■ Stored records

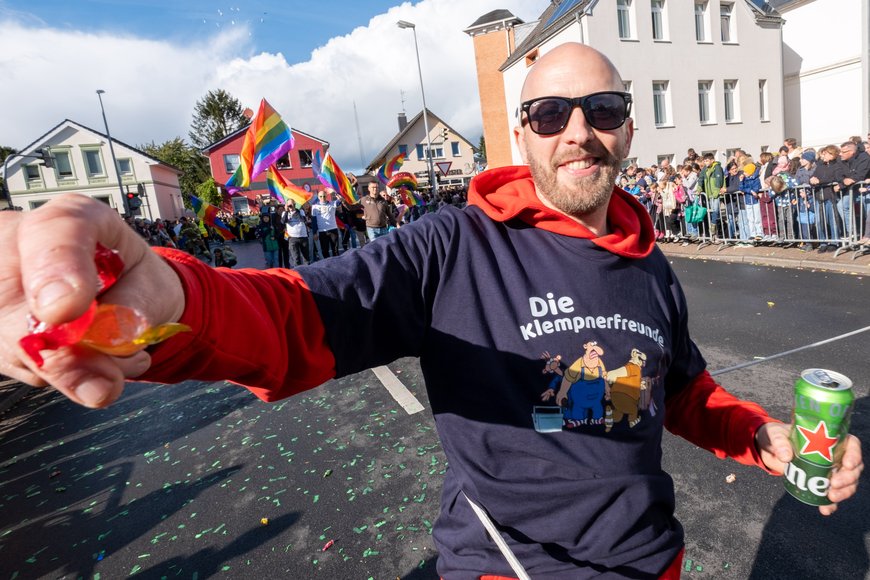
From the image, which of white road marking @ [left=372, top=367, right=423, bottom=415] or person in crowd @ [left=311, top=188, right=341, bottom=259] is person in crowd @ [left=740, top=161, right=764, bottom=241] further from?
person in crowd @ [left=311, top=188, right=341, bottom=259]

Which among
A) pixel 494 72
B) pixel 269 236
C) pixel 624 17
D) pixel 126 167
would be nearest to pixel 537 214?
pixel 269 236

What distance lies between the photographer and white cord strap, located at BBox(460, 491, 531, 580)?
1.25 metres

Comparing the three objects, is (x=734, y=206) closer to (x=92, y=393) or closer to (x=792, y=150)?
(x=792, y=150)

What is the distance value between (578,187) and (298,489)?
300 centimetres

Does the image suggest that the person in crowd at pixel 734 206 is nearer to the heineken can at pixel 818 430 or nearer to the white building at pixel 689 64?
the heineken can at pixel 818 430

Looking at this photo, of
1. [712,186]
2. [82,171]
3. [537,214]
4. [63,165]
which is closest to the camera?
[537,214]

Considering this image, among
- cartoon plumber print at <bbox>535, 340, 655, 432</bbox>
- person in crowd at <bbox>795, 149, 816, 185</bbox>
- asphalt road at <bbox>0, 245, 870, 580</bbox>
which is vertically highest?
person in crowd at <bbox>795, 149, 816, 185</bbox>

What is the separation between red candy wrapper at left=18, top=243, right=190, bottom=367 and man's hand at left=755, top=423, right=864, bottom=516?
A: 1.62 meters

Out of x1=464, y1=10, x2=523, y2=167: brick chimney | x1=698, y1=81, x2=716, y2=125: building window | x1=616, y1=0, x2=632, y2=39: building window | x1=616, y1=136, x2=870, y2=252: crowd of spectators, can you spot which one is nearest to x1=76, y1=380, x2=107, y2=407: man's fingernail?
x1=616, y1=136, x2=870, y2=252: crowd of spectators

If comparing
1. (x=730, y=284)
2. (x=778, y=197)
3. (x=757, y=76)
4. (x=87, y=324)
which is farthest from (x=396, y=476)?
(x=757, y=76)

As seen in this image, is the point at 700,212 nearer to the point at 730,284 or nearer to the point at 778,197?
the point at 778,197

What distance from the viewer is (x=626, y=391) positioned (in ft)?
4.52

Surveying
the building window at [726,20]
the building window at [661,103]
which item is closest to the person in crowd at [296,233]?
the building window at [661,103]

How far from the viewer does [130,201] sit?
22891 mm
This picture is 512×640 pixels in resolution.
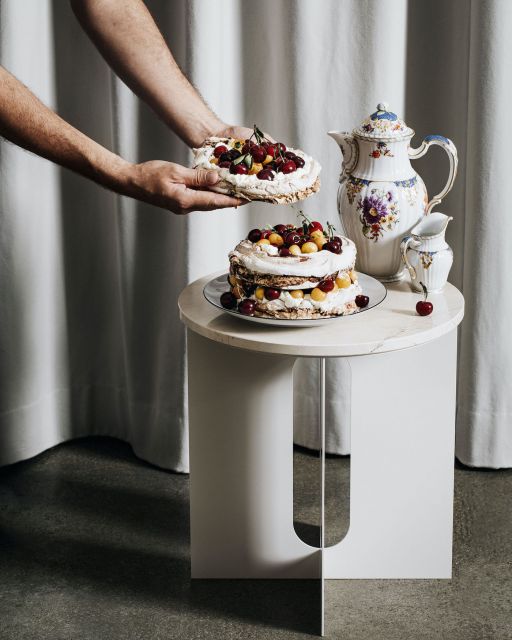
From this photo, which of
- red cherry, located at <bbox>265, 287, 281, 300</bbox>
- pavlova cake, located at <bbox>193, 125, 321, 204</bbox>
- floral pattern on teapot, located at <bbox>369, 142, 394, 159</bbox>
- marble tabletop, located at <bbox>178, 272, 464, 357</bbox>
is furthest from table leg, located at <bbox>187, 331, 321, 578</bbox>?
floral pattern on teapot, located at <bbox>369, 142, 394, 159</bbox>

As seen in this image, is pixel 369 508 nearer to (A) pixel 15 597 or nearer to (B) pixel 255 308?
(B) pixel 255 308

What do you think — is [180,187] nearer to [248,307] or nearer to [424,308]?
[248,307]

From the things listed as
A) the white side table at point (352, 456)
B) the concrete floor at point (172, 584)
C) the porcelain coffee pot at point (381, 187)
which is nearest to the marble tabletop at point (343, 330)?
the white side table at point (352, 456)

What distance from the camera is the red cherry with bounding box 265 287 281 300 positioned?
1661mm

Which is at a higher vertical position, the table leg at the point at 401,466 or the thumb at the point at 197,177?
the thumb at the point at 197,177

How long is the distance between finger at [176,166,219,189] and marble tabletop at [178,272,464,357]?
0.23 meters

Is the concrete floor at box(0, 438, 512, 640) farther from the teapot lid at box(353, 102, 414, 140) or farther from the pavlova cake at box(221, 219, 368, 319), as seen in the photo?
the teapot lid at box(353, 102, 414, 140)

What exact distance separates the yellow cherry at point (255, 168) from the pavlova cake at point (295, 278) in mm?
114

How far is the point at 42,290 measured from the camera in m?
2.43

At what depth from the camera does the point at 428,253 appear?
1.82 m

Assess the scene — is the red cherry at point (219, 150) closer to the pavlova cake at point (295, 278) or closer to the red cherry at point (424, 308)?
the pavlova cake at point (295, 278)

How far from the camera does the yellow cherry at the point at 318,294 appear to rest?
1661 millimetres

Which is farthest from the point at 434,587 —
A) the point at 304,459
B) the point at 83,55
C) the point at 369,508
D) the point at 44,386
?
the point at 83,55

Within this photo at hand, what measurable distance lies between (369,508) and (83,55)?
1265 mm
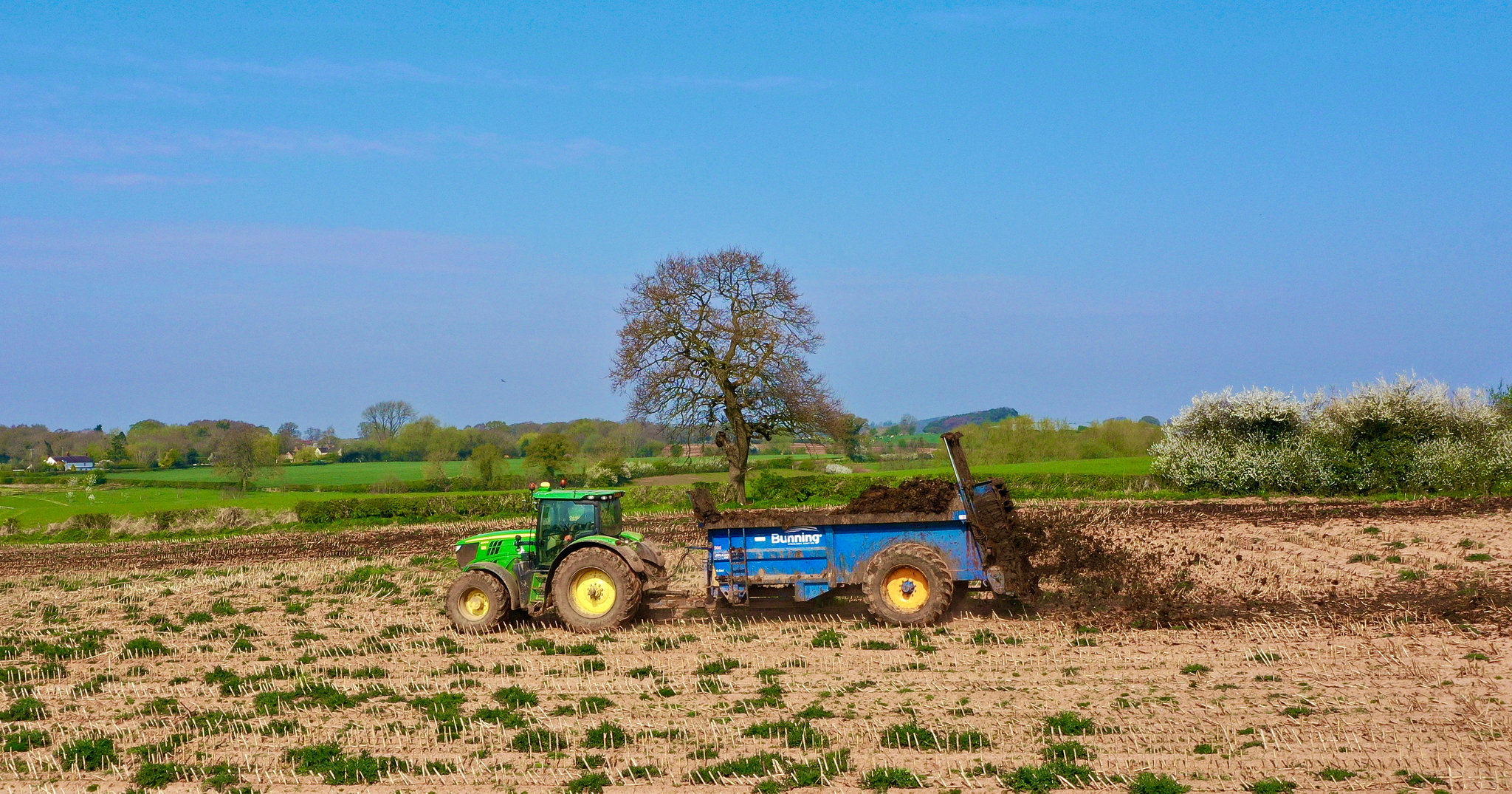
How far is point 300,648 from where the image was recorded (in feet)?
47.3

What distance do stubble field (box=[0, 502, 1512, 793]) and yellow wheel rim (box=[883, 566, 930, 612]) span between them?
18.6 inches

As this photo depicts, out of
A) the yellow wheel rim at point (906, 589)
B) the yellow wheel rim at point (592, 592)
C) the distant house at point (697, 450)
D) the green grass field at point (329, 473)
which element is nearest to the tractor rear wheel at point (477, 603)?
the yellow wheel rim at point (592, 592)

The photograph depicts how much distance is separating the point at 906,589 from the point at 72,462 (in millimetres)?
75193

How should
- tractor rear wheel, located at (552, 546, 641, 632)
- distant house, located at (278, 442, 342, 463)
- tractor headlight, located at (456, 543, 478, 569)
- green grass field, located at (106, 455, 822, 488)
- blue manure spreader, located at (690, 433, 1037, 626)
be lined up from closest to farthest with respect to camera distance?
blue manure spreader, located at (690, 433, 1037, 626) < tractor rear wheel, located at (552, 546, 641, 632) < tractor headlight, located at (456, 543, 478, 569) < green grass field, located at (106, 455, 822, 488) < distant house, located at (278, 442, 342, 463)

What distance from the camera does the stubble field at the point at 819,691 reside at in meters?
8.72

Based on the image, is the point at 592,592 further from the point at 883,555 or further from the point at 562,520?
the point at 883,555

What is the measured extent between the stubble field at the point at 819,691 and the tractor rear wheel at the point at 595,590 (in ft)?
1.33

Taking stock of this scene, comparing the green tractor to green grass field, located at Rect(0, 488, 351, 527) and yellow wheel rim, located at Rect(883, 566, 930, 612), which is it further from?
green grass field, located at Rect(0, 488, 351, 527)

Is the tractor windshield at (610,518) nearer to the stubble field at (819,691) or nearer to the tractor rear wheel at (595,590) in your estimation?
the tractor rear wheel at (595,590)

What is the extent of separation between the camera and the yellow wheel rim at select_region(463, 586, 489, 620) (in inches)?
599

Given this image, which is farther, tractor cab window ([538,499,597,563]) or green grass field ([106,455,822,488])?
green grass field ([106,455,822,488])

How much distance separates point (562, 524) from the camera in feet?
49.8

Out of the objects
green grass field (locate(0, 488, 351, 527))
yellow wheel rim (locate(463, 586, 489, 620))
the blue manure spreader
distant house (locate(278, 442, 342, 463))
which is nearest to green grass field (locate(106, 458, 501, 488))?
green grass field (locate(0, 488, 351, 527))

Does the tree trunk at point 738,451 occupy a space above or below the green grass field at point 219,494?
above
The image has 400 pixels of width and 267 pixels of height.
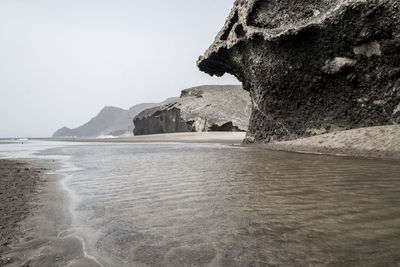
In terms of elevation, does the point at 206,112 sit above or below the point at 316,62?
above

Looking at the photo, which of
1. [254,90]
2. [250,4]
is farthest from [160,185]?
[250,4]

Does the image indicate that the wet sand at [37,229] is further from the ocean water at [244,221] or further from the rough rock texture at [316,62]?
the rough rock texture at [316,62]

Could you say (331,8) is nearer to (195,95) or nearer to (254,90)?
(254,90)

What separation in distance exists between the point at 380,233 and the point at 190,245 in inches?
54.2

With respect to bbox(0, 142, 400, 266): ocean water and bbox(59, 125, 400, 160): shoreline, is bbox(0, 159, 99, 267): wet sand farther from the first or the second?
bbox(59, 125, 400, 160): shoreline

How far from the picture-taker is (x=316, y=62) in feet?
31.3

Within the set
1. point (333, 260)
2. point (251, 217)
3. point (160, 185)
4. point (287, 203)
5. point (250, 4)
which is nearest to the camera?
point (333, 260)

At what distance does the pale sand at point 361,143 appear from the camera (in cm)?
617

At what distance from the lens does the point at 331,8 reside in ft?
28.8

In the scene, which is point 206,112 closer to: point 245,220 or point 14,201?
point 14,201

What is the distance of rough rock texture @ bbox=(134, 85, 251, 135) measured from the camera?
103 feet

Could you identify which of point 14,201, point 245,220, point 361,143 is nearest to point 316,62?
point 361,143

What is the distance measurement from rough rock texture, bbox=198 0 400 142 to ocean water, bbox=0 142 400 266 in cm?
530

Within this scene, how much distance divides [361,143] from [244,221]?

■ The exercise
Extract the lines starting with the line that contains "Assess the scene" and going on through the line that contains "18.6 inches", repeating them exactly. Leave the pictures out of your answer.

■ Task output
Assess the scene — is the red cherry at point (219, 150) closer to the pavlova cake at point (295, 278) or closer to the red cherry at point (424, 308)?
the pavlova cake at point (295, 278)

How far from the camera does the yellow cherry at the point at 318,294 appear to rest?
1661 millimetres

Which is farthest from the point at 434,587 —
A) the point at 304,459
B) the point at 83,55
C) the point at 369,508
D) the point at 44,386
?
the point at 83,55

Within this photo at hand, what measurable distance lies between (369,508) and (83,55)?
1265 mm
How far is point 300,648 from where the image was recorded (in feet)?
47.3

What distance do stubble field (box=[0, 502, 1512, 793]) and yellow wheel rim (box=[883, 566, 930, 612]) span between them?
18.6 inches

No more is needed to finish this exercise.